- _CHALLENGE_
Copy out every line below that contains the string "instances".

* Begin *

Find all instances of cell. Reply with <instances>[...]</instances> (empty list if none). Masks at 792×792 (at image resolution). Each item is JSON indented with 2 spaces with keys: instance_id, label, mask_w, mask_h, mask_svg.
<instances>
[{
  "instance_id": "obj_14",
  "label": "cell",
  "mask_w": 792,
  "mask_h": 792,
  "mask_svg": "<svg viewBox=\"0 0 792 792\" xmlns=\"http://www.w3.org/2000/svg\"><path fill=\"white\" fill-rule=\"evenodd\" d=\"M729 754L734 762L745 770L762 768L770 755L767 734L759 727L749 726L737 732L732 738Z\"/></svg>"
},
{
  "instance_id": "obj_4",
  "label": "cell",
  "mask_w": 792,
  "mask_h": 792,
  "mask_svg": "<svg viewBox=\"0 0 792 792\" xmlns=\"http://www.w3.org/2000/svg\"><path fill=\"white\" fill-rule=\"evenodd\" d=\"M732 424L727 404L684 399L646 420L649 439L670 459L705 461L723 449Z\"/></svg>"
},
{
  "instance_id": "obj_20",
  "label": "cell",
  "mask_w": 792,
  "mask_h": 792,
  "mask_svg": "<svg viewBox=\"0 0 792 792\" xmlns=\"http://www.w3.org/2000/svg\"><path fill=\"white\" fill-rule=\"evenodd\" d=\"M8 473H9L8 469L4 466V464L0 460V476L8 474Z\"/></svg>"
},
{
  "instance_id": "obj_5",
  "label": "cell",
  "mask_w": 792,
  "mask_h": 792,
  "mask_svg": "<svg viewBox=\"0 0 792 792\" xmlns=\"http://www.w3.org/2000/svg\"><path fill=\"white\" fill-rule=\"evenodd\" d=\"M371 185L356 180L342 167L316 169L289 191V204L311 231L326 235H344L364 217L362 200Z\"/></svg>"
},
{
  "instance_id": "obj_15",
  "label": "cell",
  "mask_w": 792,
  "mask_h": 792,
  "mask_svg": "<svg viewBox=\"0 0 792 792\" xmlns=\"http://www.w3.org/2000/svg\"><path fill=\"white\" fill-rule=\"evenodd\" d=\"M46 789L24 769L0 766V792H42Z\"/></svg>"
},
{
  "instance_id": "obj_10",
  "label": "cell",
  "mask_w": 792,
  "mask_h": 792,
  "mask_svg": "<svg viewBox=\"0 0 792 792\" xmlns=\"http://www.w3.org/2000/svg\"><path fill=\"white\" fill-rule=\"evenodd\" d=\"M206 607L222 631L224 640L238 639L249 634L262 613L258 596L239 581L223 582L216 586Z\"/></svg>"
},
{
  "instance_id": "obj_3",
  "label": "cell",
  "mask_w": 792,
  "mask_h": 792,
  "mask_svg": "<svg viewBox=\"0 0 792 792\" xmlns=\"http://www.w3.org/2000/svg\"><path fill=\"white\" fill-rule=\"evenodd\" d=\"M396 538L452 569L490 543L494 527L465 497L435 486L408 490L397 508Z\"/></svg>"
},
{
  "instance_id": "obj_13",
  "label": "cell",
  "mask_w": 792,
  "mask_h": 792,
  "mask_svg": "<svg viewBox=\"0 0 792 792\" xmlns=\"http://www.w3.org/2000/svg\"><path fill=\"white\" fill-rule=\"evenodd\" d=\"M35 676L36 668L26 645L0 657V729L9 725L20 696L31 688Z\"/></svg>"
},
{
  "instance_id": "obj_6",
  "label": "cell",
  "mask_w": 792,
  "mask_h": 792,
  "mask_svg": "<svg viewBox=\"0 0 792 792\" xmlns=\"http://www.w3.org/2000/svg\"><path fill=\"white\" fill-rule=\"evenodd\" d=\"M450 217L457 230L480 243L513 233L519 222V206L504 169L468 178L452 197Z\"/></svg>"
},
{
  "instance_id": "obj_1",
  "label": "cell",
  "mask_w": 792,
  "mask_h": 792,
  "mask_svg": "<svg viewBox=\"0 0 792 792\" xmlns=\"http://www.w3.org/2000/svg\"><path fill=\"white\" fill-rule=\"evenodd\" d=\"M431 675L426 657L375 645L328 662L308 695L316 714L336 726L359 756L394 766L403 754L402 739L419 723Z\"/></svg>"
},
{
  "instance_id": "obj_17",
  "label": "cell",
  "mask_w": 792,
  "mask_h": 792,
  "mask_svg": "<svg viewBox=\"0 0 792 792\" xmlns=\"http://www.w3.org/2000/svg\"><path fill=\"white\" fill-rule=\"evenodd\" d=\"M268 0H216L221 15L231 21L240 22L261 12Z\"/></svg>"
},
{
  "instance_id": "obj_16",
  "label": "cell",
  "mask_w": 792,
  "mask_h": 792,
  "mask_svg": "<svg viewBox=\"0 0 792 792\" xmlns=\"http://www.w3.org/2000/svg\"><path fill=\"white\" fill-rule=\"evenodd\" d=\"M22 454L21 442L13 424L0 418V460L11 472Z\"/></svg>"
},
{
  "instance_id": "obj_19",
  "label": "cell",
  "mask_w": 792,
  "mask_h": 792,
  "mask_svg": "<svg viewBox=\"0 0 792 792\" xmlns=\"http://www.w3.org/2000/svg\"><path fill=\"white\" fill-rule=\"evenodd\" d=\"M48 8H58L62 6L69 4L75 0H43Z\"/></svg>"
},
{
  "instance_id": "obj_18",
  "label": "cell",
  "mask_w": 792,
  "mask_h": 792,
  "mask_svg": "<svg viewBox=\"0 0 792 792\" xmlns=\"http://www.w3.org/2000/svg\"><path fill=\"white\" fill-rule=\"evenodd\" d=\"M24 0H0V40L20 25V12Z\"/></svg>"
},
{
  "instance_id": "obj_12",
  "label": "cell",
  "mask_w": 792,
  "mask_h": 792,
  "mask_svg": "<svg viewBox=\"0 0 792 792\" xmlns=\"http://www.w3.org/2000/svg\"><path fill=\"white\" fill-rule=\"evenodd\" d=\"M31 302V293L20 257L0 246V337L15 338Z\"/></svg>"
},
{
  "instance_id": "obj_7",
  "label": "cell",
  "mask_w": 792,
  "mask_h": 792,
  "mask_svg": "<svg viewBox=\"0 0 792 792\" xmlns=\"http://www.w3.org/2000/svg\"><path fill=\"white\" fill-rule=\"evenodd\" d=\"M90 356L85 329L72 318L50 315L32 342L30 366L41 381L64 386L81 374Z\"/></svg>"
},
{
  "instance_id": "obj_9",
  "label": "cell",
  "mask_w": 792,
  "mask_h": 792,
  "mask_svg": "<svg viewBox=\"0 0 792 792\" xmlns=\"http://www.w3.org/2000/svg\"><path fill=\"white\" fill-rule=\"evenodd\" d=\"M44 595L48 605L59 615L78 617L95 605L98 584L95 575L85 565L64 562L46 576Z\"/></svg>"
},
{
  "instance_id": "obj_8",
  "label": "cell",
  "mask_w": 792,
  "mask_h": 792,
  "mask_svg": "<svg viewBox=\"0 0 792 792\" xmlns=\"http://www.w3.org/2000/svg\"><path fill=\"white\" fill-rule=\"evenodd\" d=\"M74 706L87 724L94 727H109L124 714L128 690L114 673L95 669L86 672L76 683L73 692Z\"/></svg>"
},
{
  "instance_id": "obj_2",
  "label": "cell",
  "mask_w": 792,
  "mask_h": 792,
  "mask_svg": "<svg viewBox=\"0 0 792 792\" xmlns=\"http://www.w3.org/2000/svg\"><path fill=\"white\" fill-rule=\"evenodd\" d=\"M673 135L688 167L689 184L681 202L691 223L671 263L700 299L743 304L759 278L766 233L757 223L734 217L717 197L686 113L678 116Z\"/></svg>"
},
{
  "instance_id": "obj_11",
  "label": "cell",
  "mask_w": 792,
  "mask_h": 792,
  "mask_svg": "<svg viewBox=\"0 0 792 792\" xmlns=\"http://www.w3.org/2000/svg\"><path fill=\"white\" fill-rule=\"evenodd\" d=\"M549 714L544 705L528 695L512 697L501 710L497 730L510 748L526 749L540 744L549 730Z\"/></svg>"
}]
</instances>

* End *

- _FINISHED EXERCISE_
Find all instances of cell. Reply with <instances>[...]</instances> (empty list if none). Masks at 792×792 (at image resolution). Each item is JSON indented with 2 spaces with keys: instance_id, label, mask_w, mask_h, mask_svg.
<instances>
</instances>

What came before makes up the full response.